An Sie alle, die Sie hier als Vertreter verschiedener religiöser Traditionen in Australien zusammengekommen sind, richte ich einen herzlichen Gruß des Friedens und des Wohlwollens. In Freude über diese Begegnung danke ich Rabbi Jeremy Lawrence und Scheich Mohamadu Saleem für ihren Willkommensgruß, den sie in ihrem eigenen Namen sowie im Namen ihrer jeweiligen Religionsgemeinschaft ausgesprochen haben.

Australien ist bekannt für die Liebenswürdigkeit seines Volkes gegenüber Nachbarn und Gästen. Es ist eine Nation, in der die Religionsfreiheit einen hohen Stellenwert hat. Euer Land anerkennt, daß die Achtung dieses Grundrechts den Menschen den Freiraum gibt, Gott gemäß ihrem Gewissen zu verehren, ihren Geist zu nähren und nach den ethischen Überzeugungen zu handeln, die aus ihrem Glauben hervorgehen.

**Datenauszug**
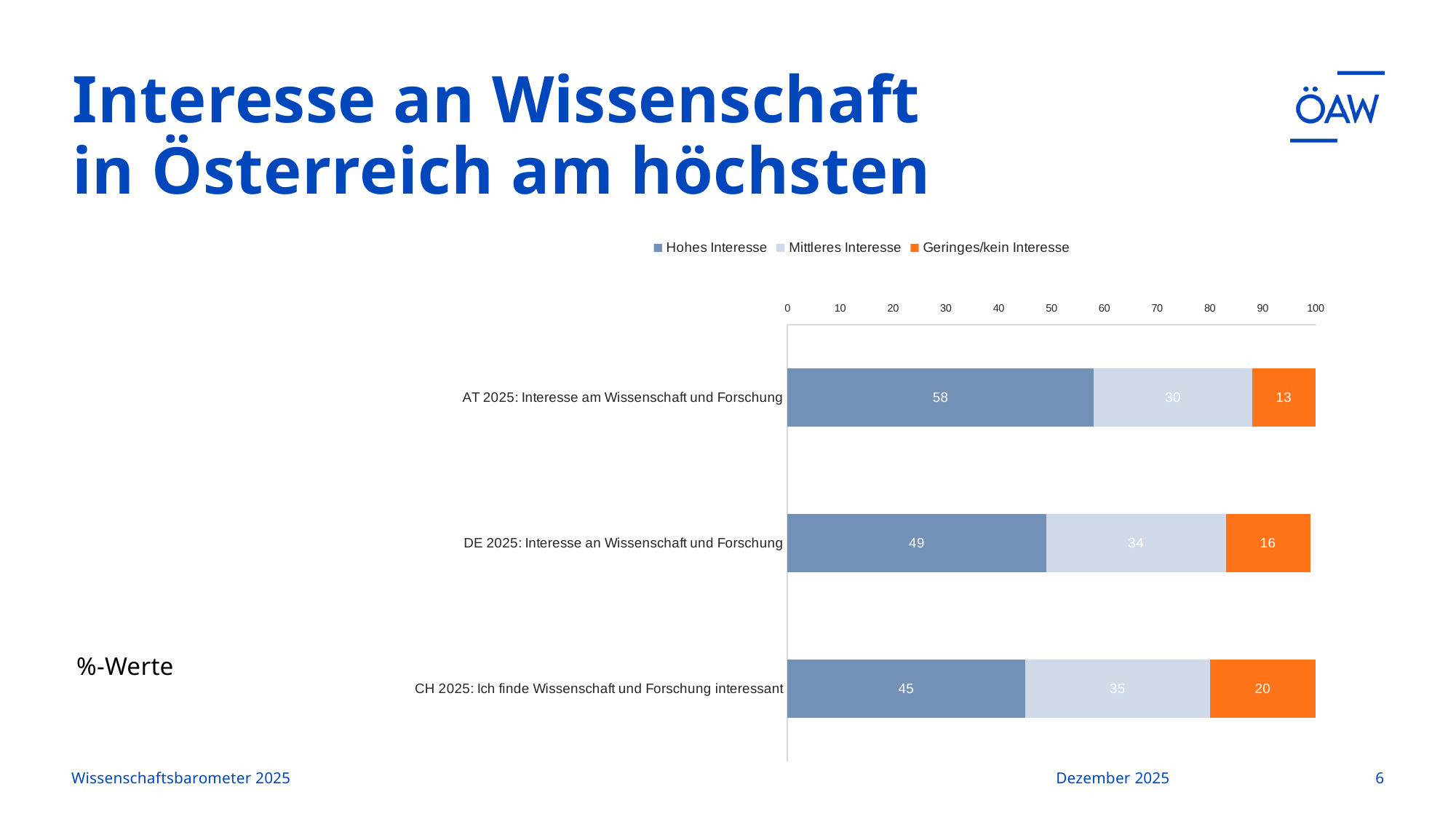
Which country bar has the highest value for "Hohes Interesse"? AT 2025 How many bars (countries) are shown in the chart? 3 What is the total of the DE 2025 stacked bar? 99 How many series does the legend list? 3 Which is larger: "Mittleres Interesse" for CH 2025 or for AT 2025? CH 2025 What is the value for "Geringes/kein Interesse" in the CH 2025 bar? 20 What kind of chart is shown on the slide? Stacked bar chart What is the value for "Mittleres Interesse" in the DE 2025 bar? 34 Which colour represents "Geringes/kein Interesse" in the chart? Orange Which country bar has the lowest value for "Geringes/kein Interesse"? AT 2025 What is the difference between the "Hohes Interesse" values for AT 2025 and CH 2025? 13 What is the value for "Hohes Interesse" in the AT 2025 bar? 58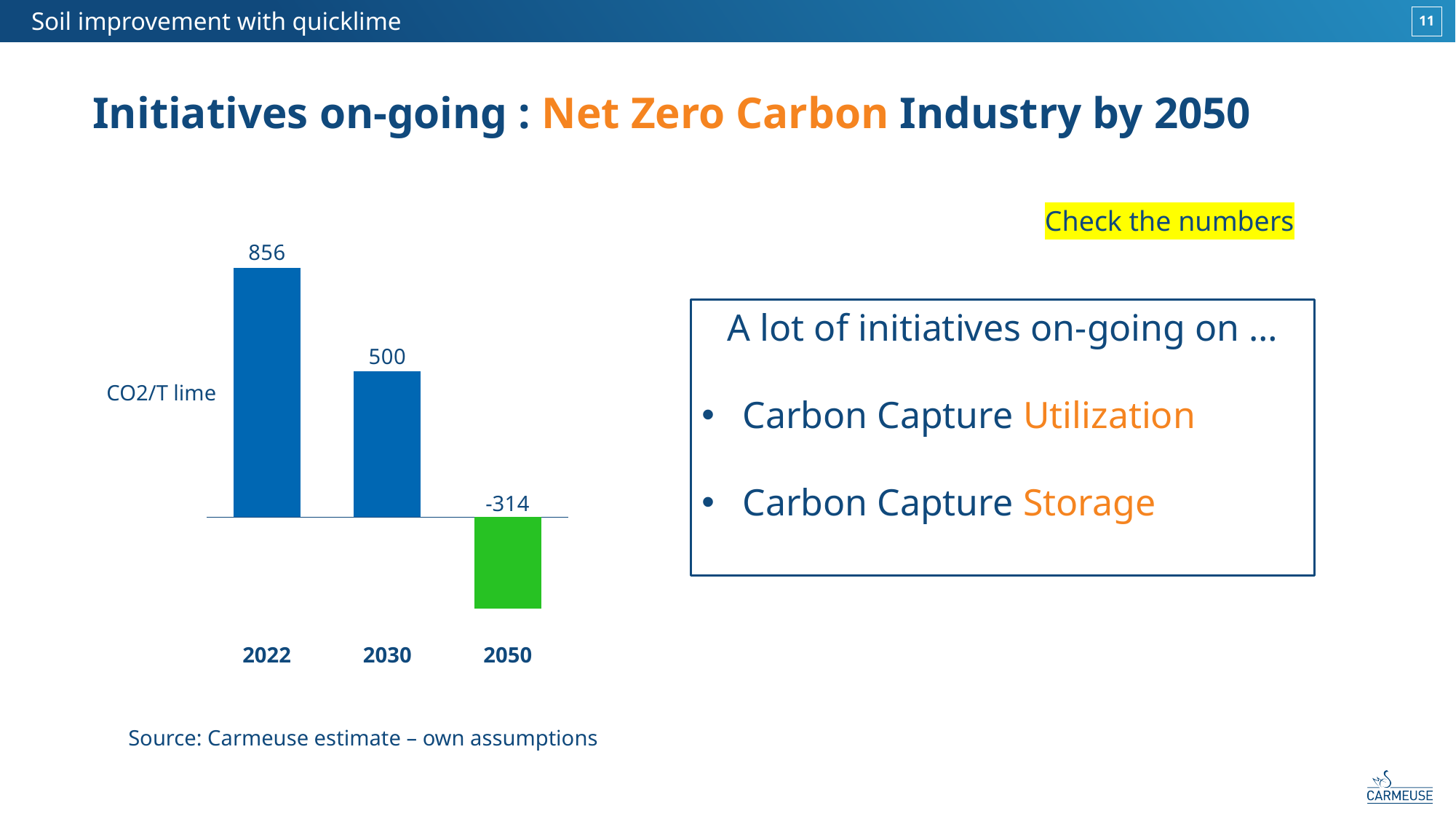
What colour is the bar for 2050? Green Which is larger, the value for 2022 or the value for 2030? 2022 Which year has the lowest CO2/T lime value? 2050 What kind of chart is shown on the slide? Bar chart How many years are shown on the chart? 3 Do the values rise or fall from 2022 to 2050? Fall What is the CO2/T lime value for 2050? -314 What is the difference between the 2030 and 2050 values? 814 What is the difference between the 2022 and 2030 values? 356 What is the CO2/T lime value for 2030? 500 Which year has the highest CO2/T lime value? 2022 What is the CO2/T lime value for 2022? 856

**Anweisung**
Überarbeite im vorliegenden Auszug den Abschnitt von "An Sie alle, die" bis einschließlich "Religionsgemeinschaft ausgesprochen haben.", indem du "herzlichen" durch "aufrichtigen" ersetzt. Gib den so geänderten Abschnitt vollständig wieder.

**Antwort**
An Sie alle, die Sie hier als Vertreter verschiedener religiöser Traditionen in Australien zusammengekommen sind, richte ich einen aufrichtigen Gruß des Friedens und des Wohlwollens. In Freude über diese Begegnung danke ich Rabbi Jeremy Lawrence und Scheich Mohamadu Saleem für ihren Willkommensgruß, den sie in ihrem eigenen Namen sowie im Namen ihrer jeweiligen Religionsgemeinschaft ausgesprochen haben.